**Given passage**
════
# Getting a mantis on to other prey items



## DrakeLineous (Aug 22, 2014)

I don't know why, but my chinese mantis doesn't seem interested in food, at least if he has to catch them herself. Twice now I've thrown in small roaches in her enclosure and I know she sees them but she hasn't eaten any. I assume she may just not be hungry. When I offer the roaches and mealworms on tongs though she does eat them. I'll try throwing in a roach again tomorrow after two days to see if it's a hunger thing. Also, would feeding mantises prepared gel foods like bug burger or an insectivore diet be fine? They do work fine on other insects, so I assume they'd work on mantises too.


----------



## Shadow (Aug 22, 2014)

No they cannot eat bug burger it has to be alive and the bugs might of had a hard exoskeleton.


----------



## Crazy4mantis (Aug 22, 2014)

Has this been going on for a while? she might be molting, or maybe she's just full. try again in a few days and see if she eats.

They ABSOLUTELY must get live food.


----------



## Danny. (Aug 22, 2014)
════
**Things to do**
1/ Reproduce everything in the mantis feeding thread from "I don't know" down to "on mantises too.".
2/ Carry on the forum thread about getting a mantis to take other prey from the point where it stops.
════
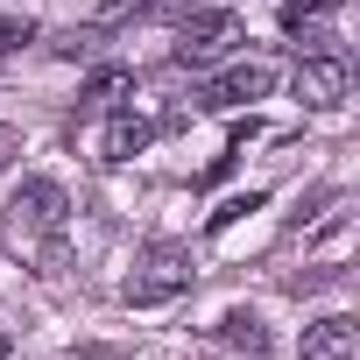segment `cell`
<instances>
[{"instance_id": "6da1fadb", "label": "cell", "mask_w": 360, "mask_h": 360, "mask_svg": "<svg viewBox=\"0 0 360 360\" xmlns=\"http://www.w3.org/2000/svg\"><path fill=\"white\" fill-rule=\"evenodd\" d=\"M191 290V248H176V240H155L141 262H134V276H127V304H169V297H184Z\"/></svg>"}, {"instance_id": "7a4b0ae2", "label": "cell", "mask_w": 360, "mask_h": 360, "mask_svg": "<svg viewBox=\"0 0 360 360\" xmlns=\"http://www.w3.org/2000/svg\"><path fill=\"white\" fill-rule=\"evenodd\" d=\"M240 43V15H205V22H191L184 36H176V64H219L226 50Z\"/></svg>"}, {"instance_id": "3957f363", "label": "cell", "mask_w": 360, "mask_h": 360, "mask_svg": "<svg viewBox=\"0 0 360 360\" xmlns=\"http://www.w3.org/2000/svg\"><path fill=\"white\" fill-rule=\"evenodd\" d=\"M346 85H353L346 57H304V64H297V99H304V106H339Z\"/></svg>"}, {"instance_id": "277c9868", "label": "cell", "mask_w": 360, "mask_h": 360, "mask_svg": "<svg viewBox=\"0 0 360 360\" xmlns=\"http://www.w3.org/2000/svg\"><path fill=\"white\" fill-rule=\"evenodd\" d=\"M276 92V71L269 64H233V71H219L212 85H205V106H255V99H269Z\"/></svg>"}, {"instance_id": "5b68a950", "label": "cell", "mask_w": 360, "mask_h": 360, "mask_svg": "<svg viewBox=\"0 0 360 360\" xmlns=\"http://www.w3.org/2000/svg\"><path fill=\"white\" fill-rule=\"evenodd\" d=\"M15 226H43V233H57L64 226V184H50V176H29V184L15 191Z\"/></svg>"}, {"instance_id": "8992f818", "label": "cell", "mask_w": 360, "mask_h": 360, "mask_svg": "<svg viewBox=\"0 0 360 360\" xmlns=\"http://www.w3.org/2000/svg\"><path fill=\"white\" fill-rule=\"evenodd\" d=\"M353 346H360V325L353 318H318L304 332V360H353Z\"/></svg>"}, {"instance_id": "52a82bcc", "label": "cell", "mask_w": 360, "mask_h": 360, "mask_svg": "<svg viewBox=\"0 0 360 360\" xmlns=\"http://www.w3.org/2000/svg\"><path fill=\"white\" fill-rule=\"evenodd\" d=\"M148 120H134V113H113L106 120V134H99V162H127V155H141L148 148Z\"/></svg>"}, {"instance_id": "ba28073f", "label": "cell", "mask_w": 360, "mask_h": 360, "mask_svg": "<svg viewBox=\"0 0 360 360\" xmlns=\"http://www.w3.org/2000/svg\"><path fill=\"white\" fill-rule=\"evenodd\" d=\"M219 339H226V346H248V353H269V332H262L255 311H226V318H219Z\"/></svg>"}, {"instance_id": "9c48e42d", "label": "cell", "mask_w": 360, "mask_h": 360, "mask_svg": "<svg viewBox=\"0 0 360 360\" xmlns=\"http://www.w3.org/2000/svg\"><path fill=\"white\" fill-rule=\"evenodd\" d=\"M339 8H346V0H283V29L304 36V29H318L325 15H339Z\"/></svg>"}, {"instance_id": "30bf717a", "label": "cell", "mask_w": 360, "mask_h": 360, "mask_svg": "<svg viewBox=\"0 0 360 360\" xmlns=\"http://www.w3.org/2000/svg\"><path fill=\"white\" fill-rule=\"evenodd\" d=\"M127 85H134V78H127V71H99V78H92V85H85V99H92V106H113V99H120V92H127Z\"/></svg>"}, {"instance_id": "8fae6325", "label": "cell", "mask_w": 360, "mask_h": 360, "mask_svg": "<svg viewBox=\"0 0 360 360\" xmlns=\"http://www.w3.org/2000/svg\"><path fill=\"white\" fill-rule=\"evenodd\" d=\"M22 43H36V22H29V15H0V57L22 50Z\"/></svg>"}, {"instance_id": "7c38bea8", "label": "cell", "mask_w": 360, "mask_h": 360, "mask_svg": "<svg viewBox=\"0 0 360 360\" xmlns=\"http://www.w3.org/2000/svg\"><path fill=\"white\" fill-rule=\"evenodd\" d=\"M15 148H22V134H15V127H0V169H8V155H15Z\"/></svg>"}, {"instance_id": "4fadbf2b", "label": "cell", "mask_w": 360, "mask_h": 360, "mask_svg": "<svg viewBox=\"0 0 360 360\" xmlns=\"http://www.w3.org/2000/svg\"><path fill=\"white\" fill-rule=\"evenodd\" d=\"M0 353H8V339H0Z\"/></svg>"}]
</instances>
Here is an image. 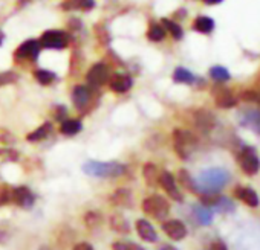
════
**Answers below**
1/
I don't know why, but my chinese mantis doesn't seem interested in food, at least if he has to catch them herself. Twice now I've thrown in small roaches in her enclosure and I know she sees them but she hasn't eaten any. I assume she may just not be hungry. When I offer the roaches and mealworms on tongs though she does eat them. I'll try throwing in a roach again tomorrow after two days to see if it's a hunger thing. Also, would feeding mantises prepared gel foods like bug burger or an insectivore diet be fine? They do work fine on other insects, so I assume they'd work on mantises too.

2/
Crazy4mantis said:


> Has this been going on for a while? she might be molting, or maybe she's just full. try again in a few days and see if she eats.
> 
> They ABSOLUTELY must get live food.


 Especially flying food like flies or moths.


----------



## DrakeLineous (Aug 23, 2014)

Yes the roaches were alive when I threw them in, and the ones I tong fed had just been killed. I think he's still small enough for D. hydei and I still have some left, they may even still be reproducing, but sadly for me the holes I had made for his new enclosure are big enough to let the flies out. I figured a screw top container would be less disturbing than continually popping open/close a snap top lid. So I will try again tomorrow, maybe she'll get hungry enough.


----------



## Rick (Aug 23, 2014)

They may be too small/large and not really getting her attention.


----------



## PlayingMantis (Aug 25, 2014)

Have you tried smaller sized food, like flies, moths, or small crickets? Also, make sure your container is big enough so the food isn't crawling around and stressing out your mantis every couple of minutes.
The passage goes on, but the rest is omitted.